Philip Pettinelli, president and CEO of Southbridge Savings Bank in Southbridge, said he has the utmost confidence in Southbridge Savings’ documents, and that the foreclosure process is time-consuming and thorough.

The state has a 90-day “right to cure” period during which a lender must allow a borrower time to get back into good standing before foreclosure starts.

“I’m working with borrowers three months before that,” Pettinelli said, “and if we can’t solve the problem, we’ll try to sell (the property).”

Pettinelli said it can take a community bank more than a year to complete a foreclosure. Last year, Southbridge Savings completed between 12 and 15 foreclosures, Pettinelli said.

“I’m not trying to be the mean old bank here, but fair is fair.
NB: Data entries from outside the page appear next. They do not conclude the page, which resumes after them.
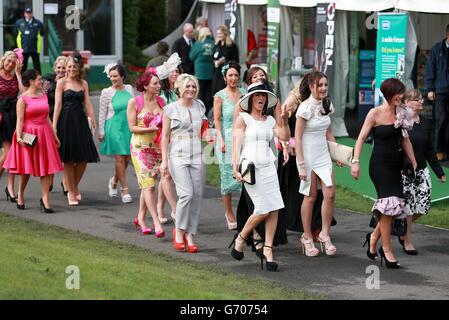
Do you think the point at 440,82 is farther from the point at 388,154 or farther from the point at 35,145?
the point at 388,154

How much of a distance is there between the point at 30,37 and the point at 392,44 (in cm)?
1277

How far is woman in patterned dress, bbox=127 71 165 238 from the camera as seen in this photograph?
12797 millimetres

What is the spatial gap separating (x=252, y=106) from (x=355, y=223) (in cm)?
301

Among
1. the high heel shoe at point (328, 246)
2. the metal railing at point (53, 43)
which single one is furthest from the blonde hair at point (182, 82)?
the metal railing at point (53, 43)

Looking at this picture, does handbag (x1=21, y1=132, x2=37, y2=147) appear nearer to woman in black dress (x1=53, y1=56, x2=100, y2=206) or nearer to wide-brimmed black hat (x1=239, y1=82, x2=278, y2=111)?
woman in black dress (x1=53, y1=56, x2=100, y2=206)

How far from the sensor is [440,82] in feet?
57.8

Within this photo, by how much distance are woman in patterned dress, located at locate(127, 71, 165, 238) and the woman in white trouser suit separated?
957 millimetres

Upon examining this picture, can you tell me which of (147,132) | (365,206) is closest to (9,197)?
(147,132)

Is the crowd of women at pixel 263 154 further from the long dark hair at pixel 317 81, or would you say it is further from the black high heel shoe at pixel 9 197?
the black high heel shoe at pixel 9 197

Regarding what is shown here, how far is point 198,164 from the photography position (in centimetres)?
1180

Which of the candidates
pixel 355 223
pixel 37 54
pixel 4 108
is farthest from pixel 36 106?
pixel 37 54

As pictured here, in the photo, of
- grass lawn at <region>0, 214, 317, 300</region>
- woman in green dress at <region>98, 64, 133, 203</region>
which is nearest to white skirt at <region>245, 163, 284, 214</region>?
grass lawn at <region>0, 214, 317, 300</region>
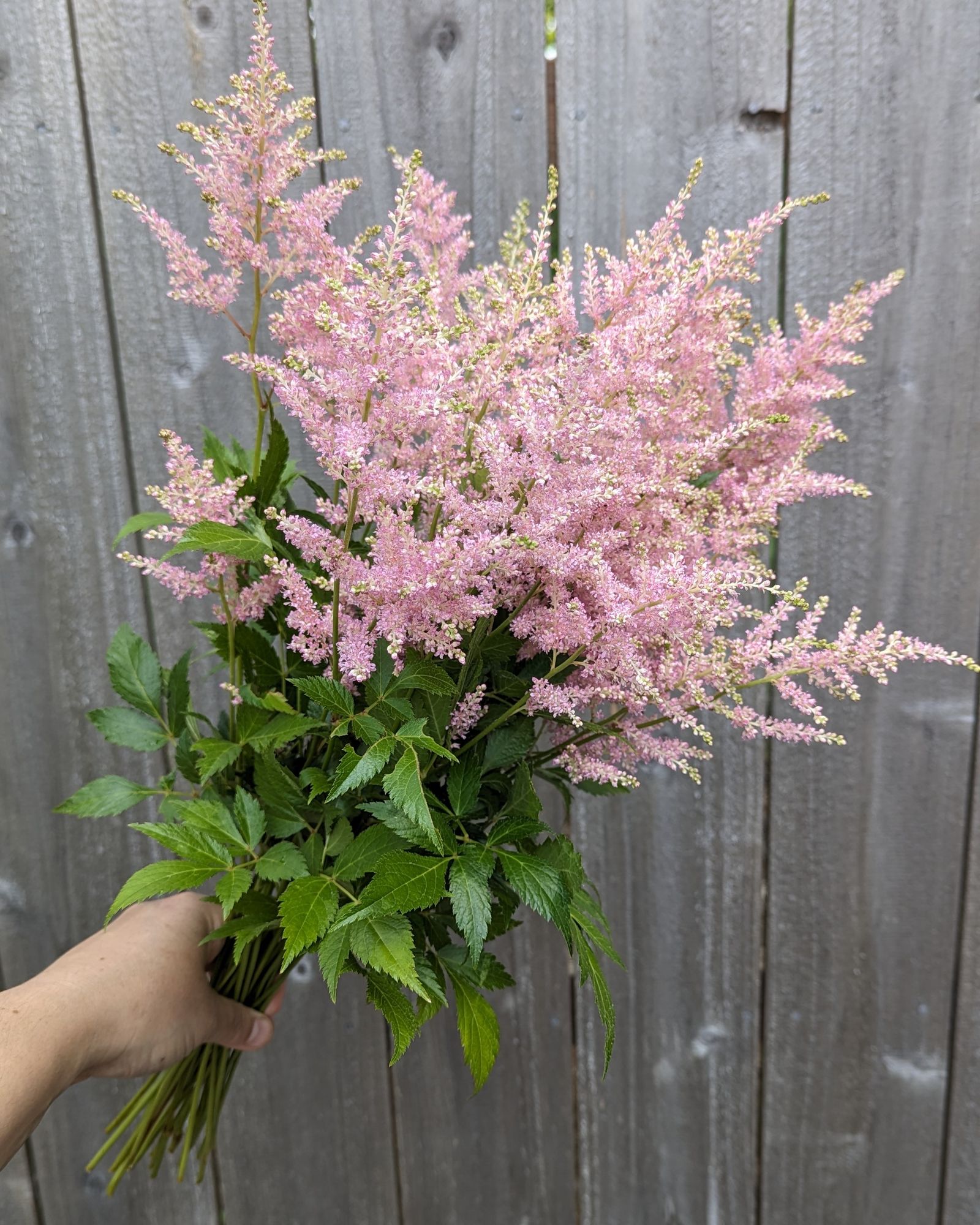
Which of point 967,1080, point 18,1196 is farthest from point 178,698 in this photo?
point 967,1080

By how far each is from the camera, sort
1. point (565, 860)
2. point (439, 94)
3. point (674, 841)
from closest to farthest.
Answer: point (565, 860), point (439, 94), point (674, 841)

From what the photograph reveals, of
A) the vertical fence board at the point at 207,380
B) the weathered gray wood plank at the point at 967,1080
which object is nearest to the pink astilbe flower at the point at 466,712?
the vertical fence board at the point at 207,380

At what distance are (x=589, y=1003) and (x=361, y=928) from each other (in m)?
0.70

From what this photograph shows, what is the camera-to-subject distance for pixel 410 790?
461 mm

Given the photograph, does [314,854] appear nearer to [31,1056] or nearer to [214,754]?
[214,754]

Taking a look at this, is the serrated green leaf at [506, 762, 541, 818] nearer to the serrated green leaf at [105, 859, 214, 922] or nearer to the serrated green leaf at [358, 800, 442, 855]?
the serrated green leaf at [358, 800, 442, 855]

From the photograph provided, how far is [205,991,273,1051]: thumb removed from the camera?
2.29 feet

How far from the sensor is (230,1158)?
1.12 m

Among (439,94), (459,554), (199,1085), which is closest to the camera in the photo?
(459,554)

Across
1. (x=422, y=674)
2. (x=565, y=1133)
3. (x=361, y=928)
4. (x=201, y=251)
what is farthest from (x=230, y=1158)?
(x=201, y=251)

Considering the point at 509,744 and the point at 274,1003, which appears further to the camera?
the point at 274,1003

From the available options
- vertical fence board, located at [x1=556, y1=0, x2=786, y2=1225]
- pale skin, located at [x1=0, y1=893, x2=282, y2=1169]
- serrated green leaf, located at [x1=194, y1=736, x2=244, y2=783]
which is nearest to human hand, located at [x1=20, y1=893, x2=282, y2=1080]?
pale skin, located at [x1=0, y1=893, x2=282, y2=1169]

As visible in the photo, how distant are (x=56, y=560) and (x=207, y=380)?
292 millimetres

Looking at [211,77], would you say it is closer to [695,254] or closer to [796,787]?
[695,254]
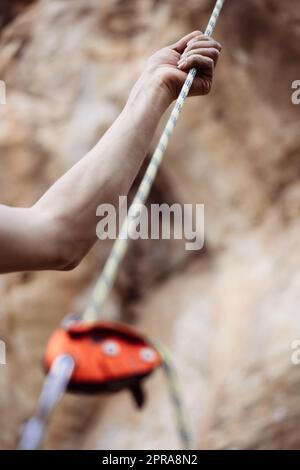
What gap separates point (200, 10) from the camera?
1.98 meters

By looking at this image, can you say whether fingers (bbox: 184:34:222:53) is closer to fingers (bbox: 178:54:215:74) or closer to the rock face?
fingers (bbox: 178:54:215:74)

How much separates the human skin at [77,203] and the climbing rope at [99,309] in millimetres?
61

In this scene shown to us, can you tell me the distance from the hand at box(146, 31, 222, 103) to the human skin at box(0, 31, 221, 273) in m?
0.05

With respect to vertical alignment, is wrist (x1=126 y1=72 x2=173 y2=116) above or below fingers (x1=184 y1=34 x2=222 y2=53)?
below

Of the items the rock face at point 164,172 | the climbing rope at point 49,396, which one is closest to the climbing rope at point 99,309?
the climbing rope at point 49,396

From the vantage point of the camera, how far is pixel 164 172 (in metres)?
2.06

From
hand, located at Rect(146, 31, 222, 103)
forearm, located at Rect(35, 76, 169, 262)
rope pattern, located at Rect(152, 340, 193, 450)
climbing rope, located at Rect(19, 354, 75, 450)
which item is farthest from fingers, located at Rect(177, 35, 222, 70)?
rope pattern, located at Rect(152, 340, 193, 450)

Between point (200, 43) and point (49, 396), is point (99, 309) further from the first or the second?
point (200, 43)

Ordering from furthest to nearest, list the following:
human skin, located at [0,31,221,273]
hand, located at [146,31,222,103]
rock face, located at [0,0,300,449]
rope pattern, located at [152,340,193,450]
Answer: rock face, located at [0,0,300,449]
rope pattern, located at [152,340,193,450]
hand, located at [146,31,222,103]
human skin, located at [0,31,221,273]

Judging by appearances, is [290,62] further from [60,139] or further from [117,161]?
[117,161]

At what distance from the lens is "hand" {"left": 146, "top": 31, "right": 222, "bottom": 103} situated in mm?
652

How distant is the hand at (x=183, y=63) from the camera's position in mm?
652

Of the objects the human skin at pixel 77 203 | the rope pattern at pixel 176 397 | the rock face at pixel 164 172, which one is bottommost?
the human skin at pixel 77 203

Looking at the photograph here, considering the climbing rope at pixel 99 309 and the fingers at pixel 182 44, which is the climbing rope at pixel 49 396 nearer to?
the climbing rope at pixel 99 309
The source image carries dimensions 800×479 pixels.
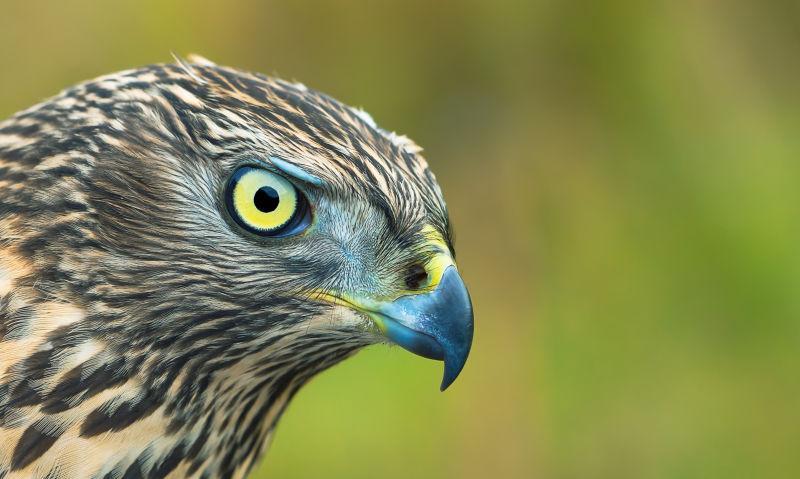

As much as many folks don’t want to think so, most banks are not nonprofit,” Pettinelli said.

The Floodgates

Stan Humphries, chief economist at real estate tracking firm Zillow.com, said in a recent blog post, “Calls for a moratorium on foreclosures, while politically attractive for elected officials and their regulators, are misguided and would do significant damage to the nascent stabilization in home values.”

Humphries said he believes that that a key reason for why markets in some so-called “non-judicial” foreclosure states like Massachusetts and California seem to be recovering faster than markets in judicial foreclosure states like Florida is that foreclosures are clearing through the market faster without court intervention.

Another prominent economist, Barry Bluestone of Northeastern University in Boston, said he’s worried about the aftermath of a foreclosure moratorium.

How a moratorium would look varies. For example, Richard Blumenthal, Connecticut’s attorney general, called for a 60-day moratorium on all foreclosures.

Coakley’s was more open-ended and focused on the largest lenders.

In either case, “It’s very, very hard to tell what the impact of this will be,” Bluestone said.

After a moratorium is lifted, “you could have just a deluge of foreclosure deeds, putting more foreclosures on the market, dragging prices down and putting more homeowners underwater,” he said.

Moratorium or no, the speculation is having an impact, according to Auger at Middlesex Savings.

“The cumulative effect in the real estate market is that there’s a lot of uncertainty out there,” he said. “Home prices are way down. Rates have never been lower and people are not rushing to buy. This is one more log on that fire.”